It means that email is automatically sent to your phone as soon as the mail hits the server, without having the phone (or whatever device) set up to check for mail periodically (called "pull"). For most, it's not that important, but in a business environment, push is huge.
It's one of those things on a desktop computer is essentially transparent to the user if you have your mail client set to connect and check for mail <=5 minutes. Even in a business environment, the first thing most people do when handed a computer with an Exchange mail client (Exchange is push) is turn off all those notifications because you don't necessarily want to know every time you get an email, the moment you get it. The iPhone does it subtly, though, only vibrating -- which you can turn off by turning off vibration and/or new mail notifications -- when it receives a new e-mail while it's locked in standby mode. (I have noticed, however, this is inconsistent; sometimes when my phone is in standby mode I get both the vibration and the new mail sound, sometimes just the vibration.)
On a mobile device, push saves battery life because it only connects for mail (or, in the case of MobileMe, calendar items, or contacts changes, or web bookmarks) when the device is alerted there's something new. Pull, it goes out over the cell data network or WiFi network if available every however minutes you set it, whether there's anything new or not.

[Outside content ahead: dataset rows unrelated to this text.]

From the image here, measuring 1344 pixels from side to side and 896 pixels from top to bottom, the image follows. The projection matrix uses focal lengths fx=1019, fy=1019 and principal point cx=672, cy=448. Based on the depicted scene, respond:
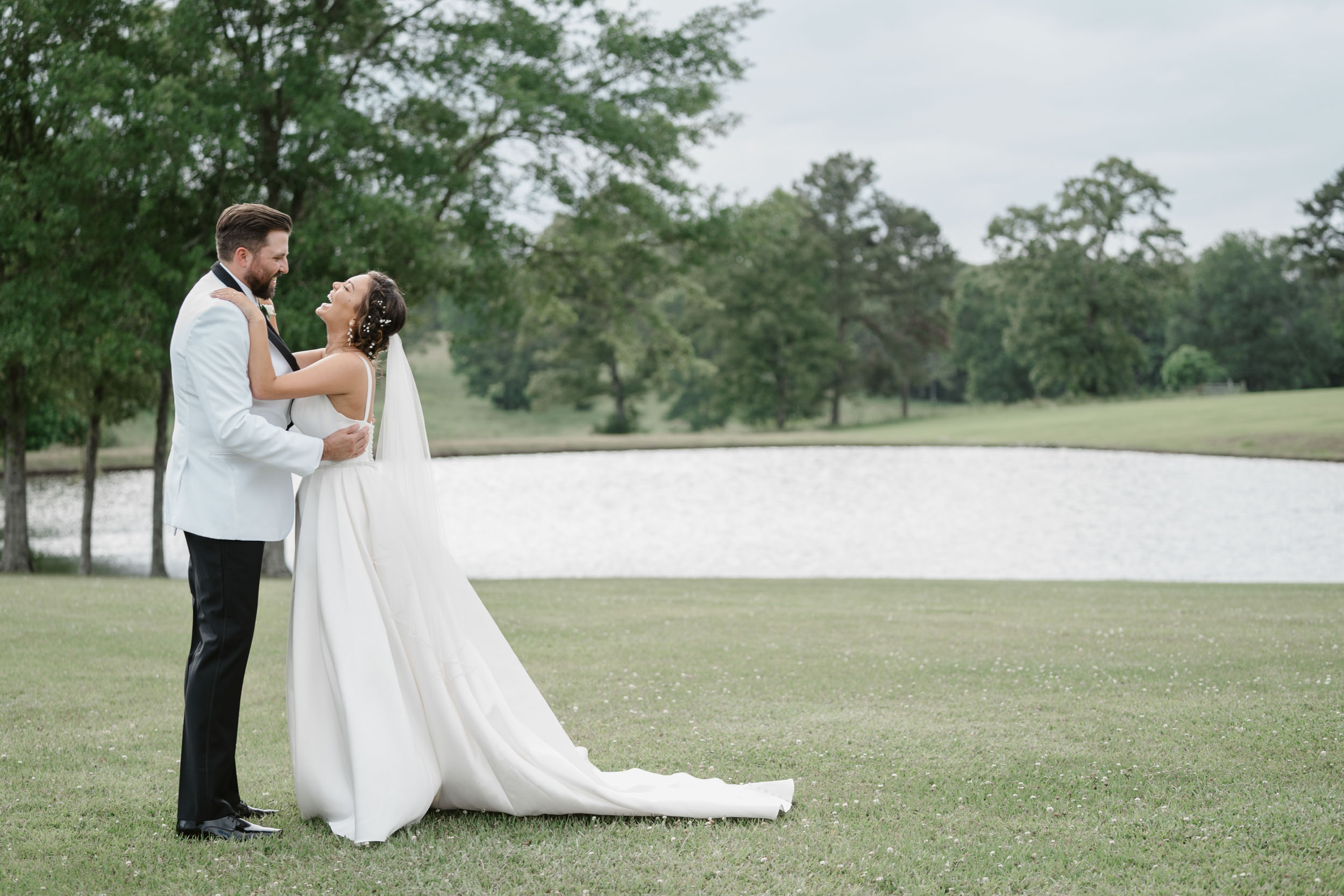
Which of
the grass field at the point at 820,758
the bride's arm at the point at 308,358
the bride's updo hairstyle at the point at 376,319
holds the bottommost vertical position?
the grass field at the point at 820,758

Overall, it's handy for non-business purposes for iPhone users because you don't have to, if you don't want to, manually check mail or suffer the accelerated battery drain of automated regular connection to the mail server.
Note, also, the term JohnNotBeatle uses for the opposite of "push", he calls it "pull", is the industry-standard term. However, Apple calls the opposite of push on their devices and services "fetch" for whatever reason.